Given passage:

Queue Configuration

SLURM (Simple Linux Utility for Resource Management):

Slurm is a highly configurable open source workload and resource manager. In its simplest configuration, Slurm can be installed and configured in a few minutes. Use of optional plugins provides the functionality needed to satisfy the needs of demanding HPC centers with diverse job types, policies and work flows. Advanced configurations use plug-ins to provide features like accounting, resource limit management, by user or bank account, and support for sophisticated scheduling algorithms.

Commands for the User:

🔗  Difference Between PBS and SLURM

1.  SBATCH – Submit a batch script to SLURM

sbatch <SCRIPT NAME> 

2. SQUEUE – View information about jobs located in the SLURM scheduling queue.  SQUEUE is used to view job and job step information for jobs managed by SLURM.

squeue <JOB ID>

3. SINFO – view information about SLURM nodes and partitions. SINFO is used to view partition and node information for a system running SLURM

sinfo 

4. SCANCEL – Used to signal jobs or job steps that are under the control of SLURM.

scancel <JOB ID>

SMALL QUEUES:

  • Queue Name: q1m_2h-1G (Wall time = 2Hrs)

Problem 1: Please retype everything in the SLURM queue configuration page from "Slurm is a highly" down to "sophisticated scheduling algorithms.".
Problem 2: In the SLURM queue configuration page, which command submits a batch script to SLURM?
Problem 3: Supply what comes next in the SLURM queue configuration page, beginning right after the q1m_2h-1G queue entry.
The listing that comes next is separate from the SLURM queue configuration page.

Data lines:
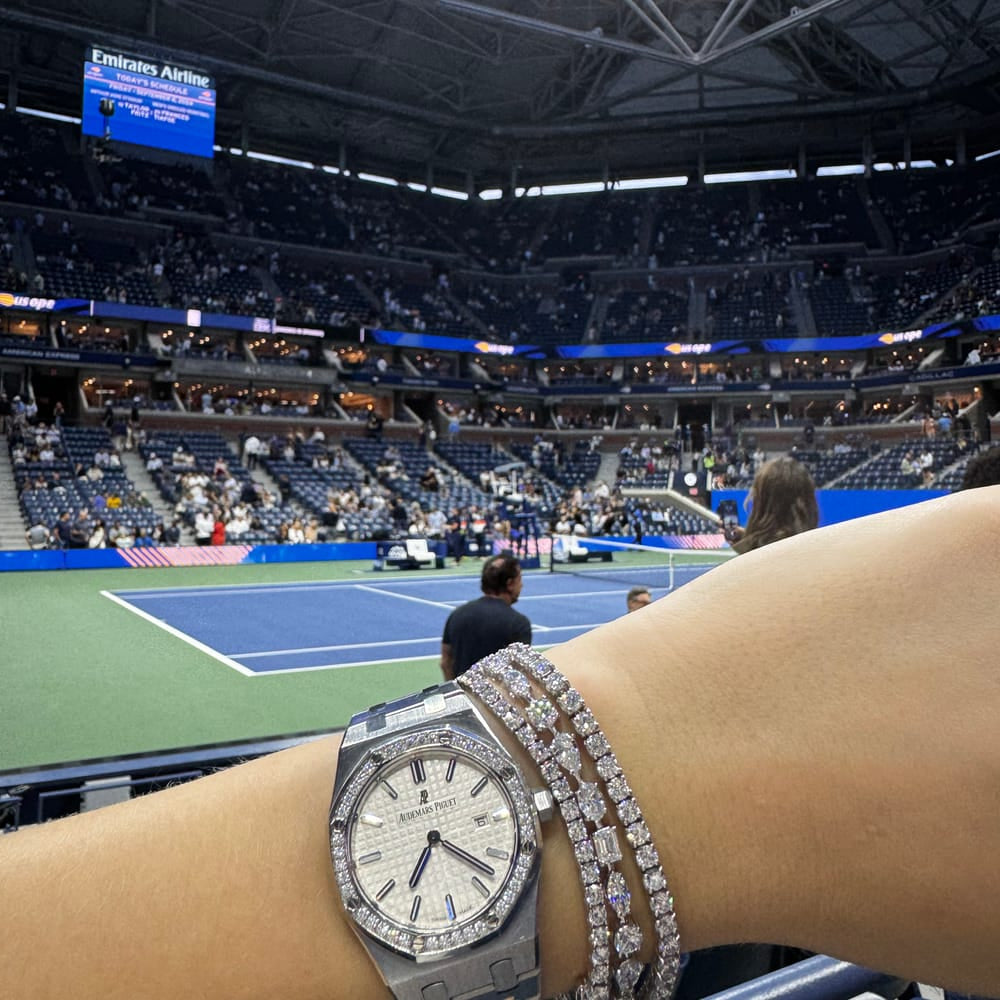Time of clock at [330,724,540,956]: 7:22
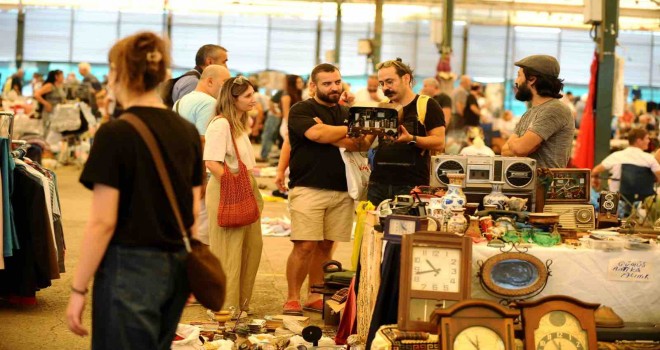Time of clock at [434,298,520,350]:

Written answer 1:
Slurm is a highly configurable open source workload and resource manager. In its simplest configuration, Slurm can be installed and configured in a few minutes. Use of optional plugins provides the functionality needed to satisfy the needs of demanding HPC centers with diverse job types, policies and work flows. Advanced configurations use plug-ins to provide features like accounting, resource limit management, by user or bank account, and support for sophisticated scheduling algorithms.

Written answer 2: sbatch

Written answer 3:
This queue is meant for production runs on CUDA cores with 1-GPU.

           Walltime: 1 Min to 2 Hrs

  • Queue Name: q1m_2h-2G (Wall time = 2Hrs)

        This queue is meant for production runs on CUDA cores with 2-GPU,

           Walltime: 1 Min to 2 Hrs

  • Queue Name: q1m_2h-4G (Wall time = 2Hrs)

          This queue is meant for production runs on CUDA cores with 4-GPU,

           Walltime: 1 Min to 2 Hrs

MEDIUM QUEUES:

  • Queue Name: q2h_12h-1G (Wall time = 12Hrs)

       This queue is meant for production runs on CUDA cores with 1-GPU.

           Walltime: 2Hrs to 12Hrs

  • Queue Name:q2h_12h-2G (Wall time = 12Hrs)

        This queue is meant for production runs on CUDA cores with 2-GPU

            Walltime: 2Hrs to12Hrs

LARGE QUEUES:

  • Queue Name: q12h_24h-1G (Wall time = 24Hrs)

         This queue is meant for production runs on CUDA cores with 1-GPU.

            Walltime: 12Hrs to 24 Hrs

  • Queue Name: q24h_48h-1G (Wall time = 48Hrs)

          This queue is meant for production runs on CUDA cores with 1-GPU

             Walltime: 24Hrs to 48Hrs

Reservation Queue :

  •  Queue Name: qreserve

              2 days of reservation time, every 25 days: For jobs with longer execution time and/or larger number of GPUs than the above.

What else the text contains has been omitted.